Этот возвышенный образ оказал большое воздействие на развитие всей духовной культуры Древней Руси. Он учил видеть сложность мира, вобравшего в себя непостижимое и постигаемое, духовное и телесное, горнее и дольнее, небесное и земное, мужское и женское — все многообразие и единство мироздания. Этот образ помогает понять и высокий уровень древнерусского искусства, в частности живописи, имеющей столь притягательную силу не только благодаря прекрасному колориту и совершенной композиции, но и по причине глубокого и насыщенного внутреннего содержания этого «умозрения в красках» (Е. И. Трубецкой).

О том, что Максим оказывается причастным к древнерусской эстетике, свидетельствуют также его мысли о первообразах и иконах (см. 14, /, 485–494, 39, 244–253 и др.). Это лишний раз показывает энциклопедичность его познаний и — высокий авторитет как мудрого истолкователя сложной символики. Для современного исследователя эта сторона средневековой культуры указует на своеобразие развития философского знания в эпоху феодализма, далеко не сводимого к аналитическим и понятийно — логическим формам его существования.
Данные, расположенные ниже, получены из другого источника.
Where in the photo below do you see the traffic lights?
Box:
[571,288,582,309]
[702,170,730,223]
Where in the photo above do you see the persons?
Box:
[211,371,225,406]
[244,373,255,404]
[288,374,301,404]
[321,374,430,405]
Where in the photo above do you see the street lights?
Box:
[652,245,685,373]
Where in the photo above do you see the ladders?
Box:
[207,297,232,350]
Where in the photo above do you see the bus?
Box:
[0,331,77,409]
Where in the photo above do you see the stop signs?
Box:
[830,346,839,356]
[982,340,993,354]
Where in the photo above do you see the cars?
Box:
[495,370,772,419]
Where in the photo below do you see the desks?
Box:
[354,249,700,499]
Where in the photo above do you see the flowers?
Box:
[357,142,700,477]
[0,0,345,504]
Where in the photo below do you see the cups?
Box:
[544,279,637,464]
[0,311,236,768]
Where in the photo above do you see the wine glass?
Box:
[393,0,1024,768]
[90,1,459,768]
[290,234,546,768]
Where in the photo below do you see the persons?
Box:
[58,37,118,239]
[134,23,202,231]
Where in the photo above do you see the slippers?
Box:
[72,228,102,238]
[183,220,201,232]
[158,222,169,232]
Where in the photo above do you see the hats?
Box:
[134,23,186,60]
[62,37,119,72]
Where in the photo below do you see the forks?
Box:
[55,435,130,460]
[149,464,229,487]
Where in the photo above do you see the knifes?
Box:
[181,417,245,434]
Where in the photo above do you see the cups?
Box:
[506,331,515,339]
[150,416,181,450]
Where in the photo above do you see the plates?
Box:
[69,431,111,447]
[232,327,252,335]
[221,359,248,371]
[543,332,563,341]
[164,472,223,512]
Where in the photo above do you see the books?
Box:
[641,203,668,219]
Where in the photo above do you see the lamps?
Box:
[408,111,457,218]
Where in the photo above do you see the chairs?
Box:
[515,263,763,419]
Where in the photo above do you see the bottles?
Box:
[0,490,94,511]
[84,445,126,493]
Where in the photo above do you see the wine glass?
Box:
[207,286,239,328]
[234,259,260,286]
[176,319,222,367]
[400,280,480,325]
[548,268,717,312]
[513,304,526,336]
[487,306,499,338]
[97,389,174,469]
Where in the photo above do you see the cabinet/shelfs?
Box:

У Максима нет привычного для нас систематизированного изложения определения философии, ее предмета и метода, но мысли об этом у него имеются, они рассеяны по многим его произведениям, что позволило О. В. Трахтенбергу сделать вывод: «У Максима Грека едва ли не впервые в русской литературе мы находим попытку выяснить место и значение философии» (118, 79). И хотя с этим трудно согласиться, поскольку о философии говорится в гораздо более ранних древнерусских памятниках, как переводных («Изборник 1073 г.»), так и оригинальных (у Климента Смолятича в XII в.), однако заслуги Грека и в этом отношении бесспорны.